*Recorded information*:
━━━━━━

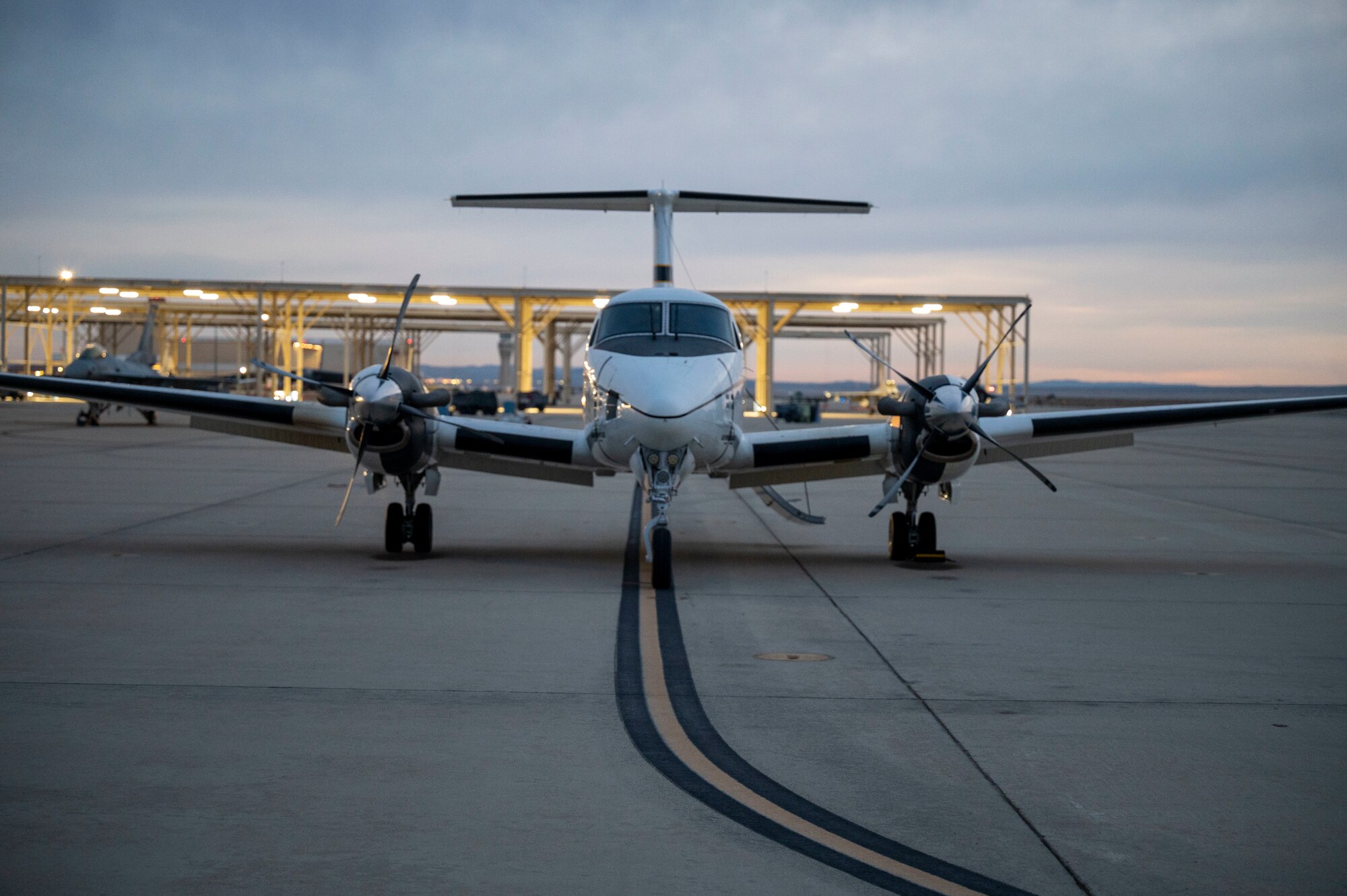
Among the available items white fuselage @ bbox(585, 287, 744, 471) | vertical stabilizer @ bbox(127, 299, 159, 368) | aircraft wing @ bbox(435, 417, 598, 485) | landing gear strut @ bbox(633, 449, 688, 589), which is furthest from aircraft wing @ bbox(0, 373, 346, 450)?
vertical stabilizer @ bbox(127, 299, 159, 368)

━━━━━━

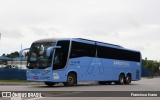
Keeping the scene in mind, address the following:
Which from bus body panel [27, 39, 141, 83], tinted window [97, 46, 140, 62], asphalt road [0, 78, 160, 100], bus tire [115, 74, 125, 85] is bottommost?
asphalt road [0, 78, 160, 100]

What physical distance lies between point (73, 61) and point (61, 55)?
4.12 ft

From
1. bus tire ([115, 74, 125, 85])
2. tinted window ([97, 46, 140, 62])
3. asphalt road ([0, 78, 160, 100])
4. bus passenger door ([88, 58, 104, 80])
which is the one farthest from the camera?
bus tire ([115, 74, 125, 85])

━━━━━━

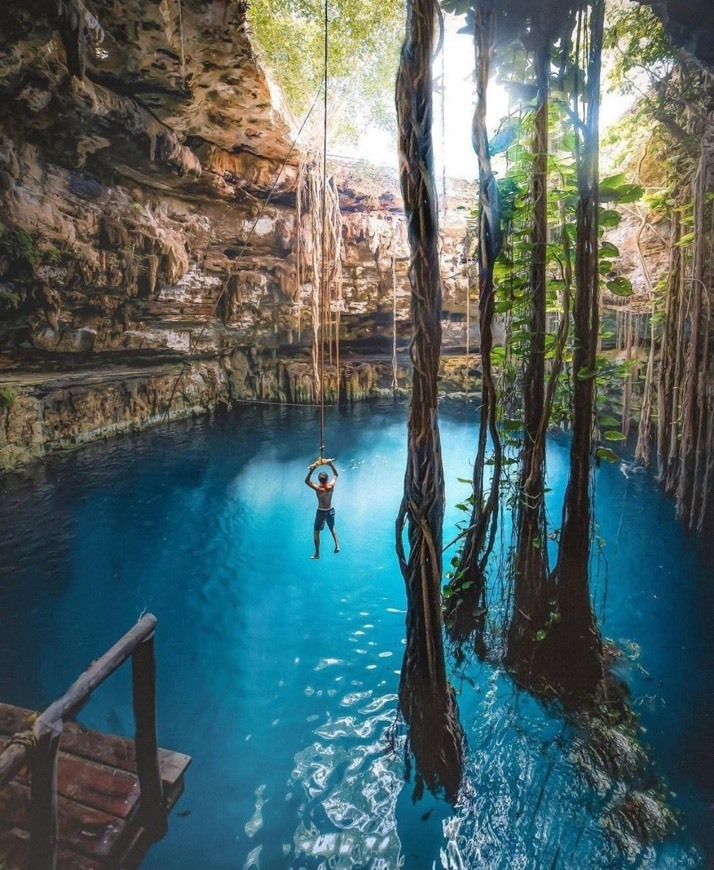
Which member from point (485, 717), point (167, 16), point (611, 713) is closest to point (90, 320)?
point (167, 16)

━━━━━━

*Exercise aim*:
Count the lines in the rows above that contain the word "window", and reply with the number alone.

*Solution*:
2